Quant à la comédie, bien que proscrite par les novateurs comme une création incomplète et boiteuse, elle n’a jamais été menacée aussi sérieusement que la tragédie. Il y a dans l’esprit français une prédilection marquée pour la raillerie; Rabelais, La Fontaine et Molière sont assurés de garder leur popularité parmi nous, quelles que soient les doctrines vaincues ou triomphantes. Que les régénérateurs littéraires parlent au nom de l’Italie, de l’Espagne ou de l’Angleterre, peu importe à la gloire de ces grands gausseurs : la raillerie est un élément de l’esprit national, et fût-il cent fois prouvé que la comédie est une création incomplète, la comédie ne périrait pas parmi nous. Ajoutons, pour être vrai, que !a comédie, comme la tragédie, doit tenir compte du temps où elle se produit, des auditeurs à qui elle s’adresse. Pour ma part, je n’hésite pas à mettre le Misanthrope au-dessus d’Athalie. S’il y a en effet, dans la tragédie écrite pour Saint-Cyr, des passages empreints d’une incomparable beauté, il est certain pourtant que cette œuvre savante n’offre qu’une image assez infidèle des faits racontés dans le Livre des Rois.

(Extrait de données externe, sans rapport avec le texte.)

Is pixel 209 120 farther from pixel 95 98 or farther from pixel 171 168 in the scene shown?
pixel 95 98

Le Misanthrope garde encore aujourd’hui toute la fraîcheur, toute la jeunesse des premiers jours. C’est une peinture de la faiblesse humaine tracée d’une main habile et sûre, qui sans doute ne vieillira jamais. Toutefois je pense que, si Molière renaissait de nos jours, il sentirait le besoin de plier son génie aux exigences de notre temps; tout en poursuivant l’analyse des caractères, il comprendrait la nécessité de donner aux incidens un peu plus de vraisemblance, à l’action un peu plus de mouvement. Voué par sa nature même à l’étude des passions et des vices, il n’oublierait jamais la mission capitale du poète comique; mais il comprendrait que le dialogue le plus ingénieux, les tirades les plus éloquentes, les plus fines reparties ne suffisent pas à soutenir l’intérêt d’une comédie.

Les pensées que j’exprime aujourd’hui sont communes à tous les esprits qui suivent avec attention le développement littéraire de notre pays; je ne parle pas en mon nom, je parle au nom de tous les hommes désintéressés qui voient dans le passé un sujet d’étude et non un sujet d’imitation, qui jugent le présent sans amertume et se confient dans l’avenir sans aveuglement. Je me propose aujourd’hui d’examiner l’état du théâtre en France.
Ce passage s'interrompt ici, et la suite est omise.